Stunting kini menjadi kata kunci dalam setiap program desa. Angka prevalensi stunting nasional turun dari 24,4% (2021) menjadi 21,5% (2024). Namun, di desa-desa terpencil, angka ini masih di atas 30%.

Dengan anggaran baru, Kemendes berjanji memperkuat program pangan lokal berbasis BUMDes dan PKK. Desa didorong memproduksi pangan bergizi: telur, ikan, sayur, buah. Tetapi tanpa integrasi dengan sektor kesehatan, intervensi berpotensi hanya berhenti di distribusi pangan.

TEKAD: Jalan Baru atau Program Lama dengan Nama Baru?

Program TEKAD digadang sebagai inovasi untuk mempercepat ekonomi desa lewat klaster usaha, pelatihan, dan akses pasar. Meski baru berjalan di 20 provinsi, evaluasi awal menunjukkan problem klasik: birokratisasi berlapis, laporan tebal, dampak tipis.

Beberapa desa di NTT justru berhasil mengolah TEKAD sebagai momentum. Misalnya Desa Fatumnasi yang membangun klaster kopi organik, memanfaatkan digital marketing, dan berhasil menembus pasar Jakarta. Artinya, kuncinya bukan pada nama program, tetapi kepemimpinan lokal.

Tantangan Transparansi

ICW mencatat setidaknya ada 601 kasus korupsi dana desa dalam 5 tahun terakhir dengan kerugian negara Rp480 miliar. Anggaran besar tanpa sistem pengawasan yang kuat akan jadi bom waktu.

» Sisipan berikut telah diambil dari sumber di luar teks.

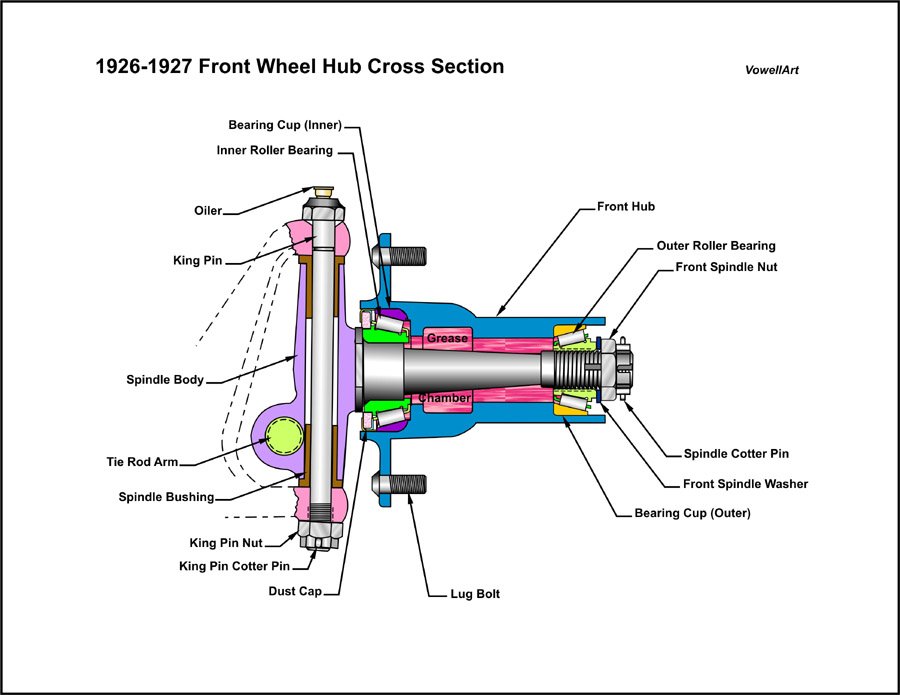 1926-1927 Front Wheel Hub Cross Section

VowellArt

Bearing Cup (Inner)

Inner Roller Bearing

Oiler

King Pin

Spindle Body

Tie Rod Arm

Spindle Bushing

King Pin Nut

King Pin Cotter Pin

Dust Cap

Front Hub

Outer Roller Bearing

Front Spindle Nut

Grease

Chamber

Spindle Cotter Pin

Front Spindle Washer

Bearing Cup (Outer)

Lug Bolt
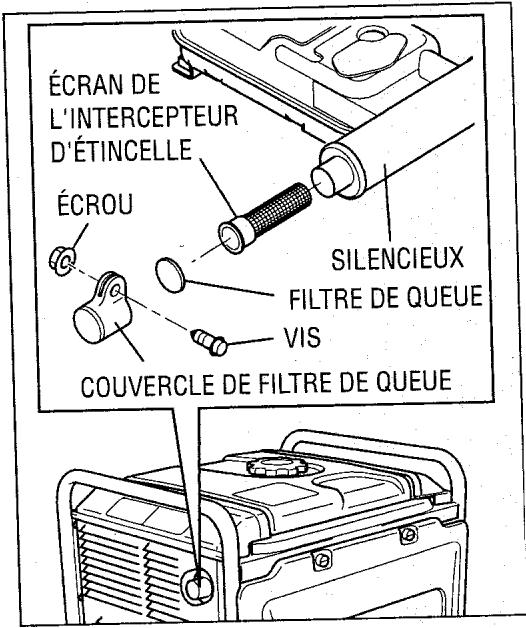 ÉCRAN DE L'INTERCEPTEUR D'ÉTINCELLE

ÉCROU

SILENCIEUX

FILTRE DE QUEUE

VIS

COUVERCLE DE FILTRE DE QUEUE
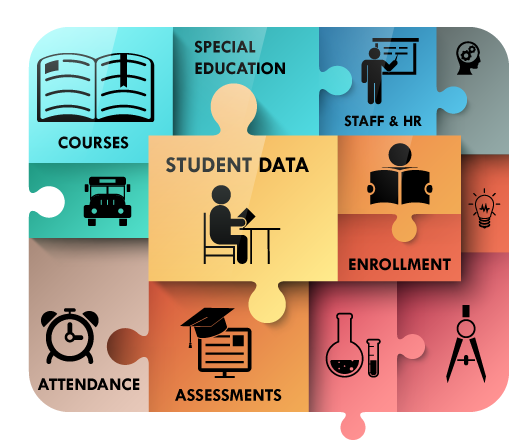 SPECIAL EDUCATION

STAFF & HR

COURSES

STUDENT DATA

ENROLLMENT

ATTENDANCE

ASSESSMENTS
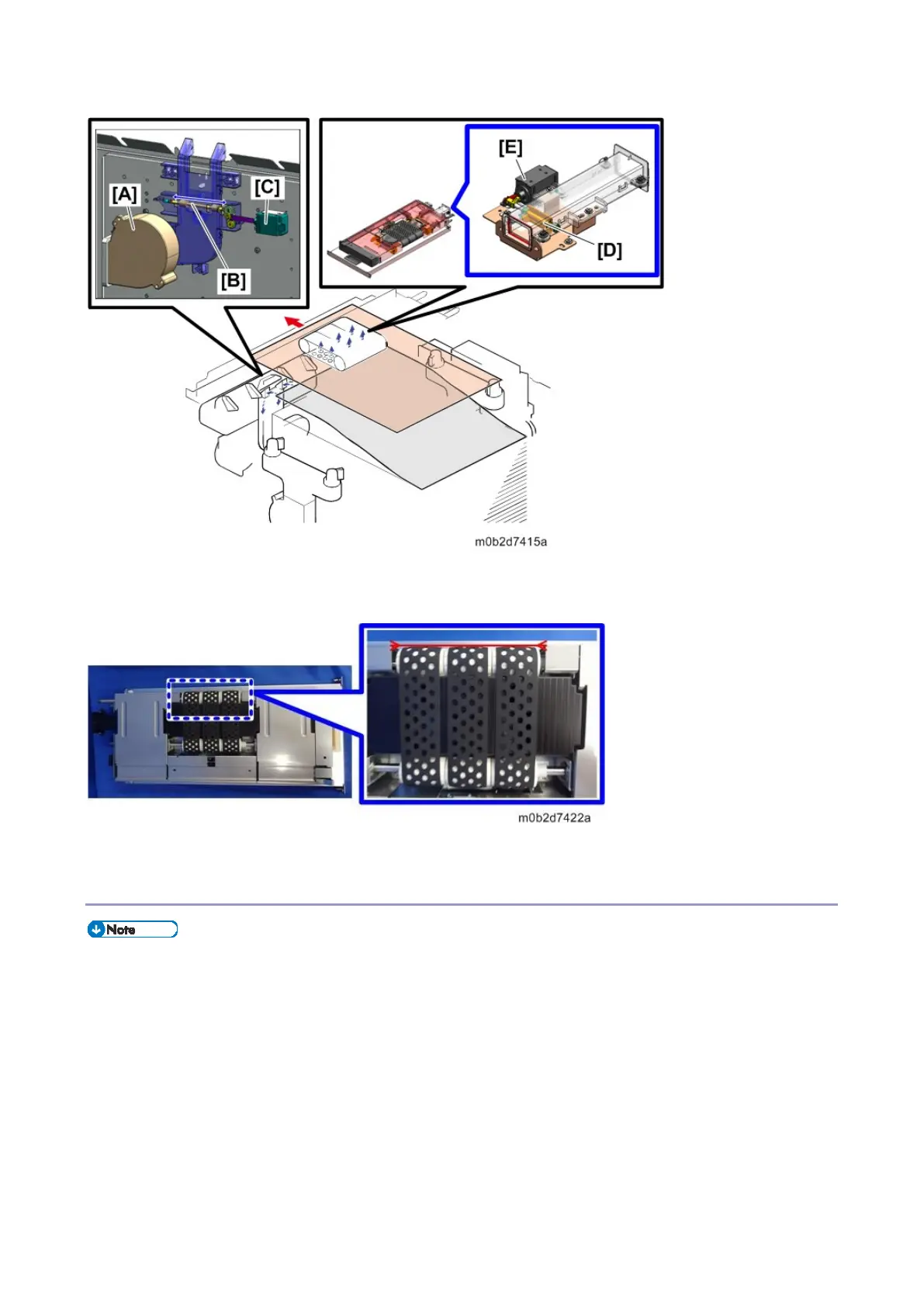 [A]

[C]

[B]

[E]

[D]

m0b2d7415a

m0b2d7422a

Note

Digitalisasi tata kelola desa seharusnya jadi syarat mutlak. Sistem transparansi berbasis aplikasi, partisipasi warga lewat musyawarah online, dan audit independen bisa jadi penangkal kebocoran.

APBN 2026 memang memberi ruang fiskal lebih bagi Kemendes. Namun, pekerjaan rumah masih menumpuk: meningkatkan kualitas pendamping desa, memperkuat koordinasi lintas kementerian dalam program stunting, dan memastikan TEKAD tidak sekadar proyek seremonial.

Jika gagal, Rp2,504 triliun itu hanya jadi angka dalam dokumen. Tapi jika berhasil, desa bisa benar-benar menjadi lokomotif Indonesia Emas 2045.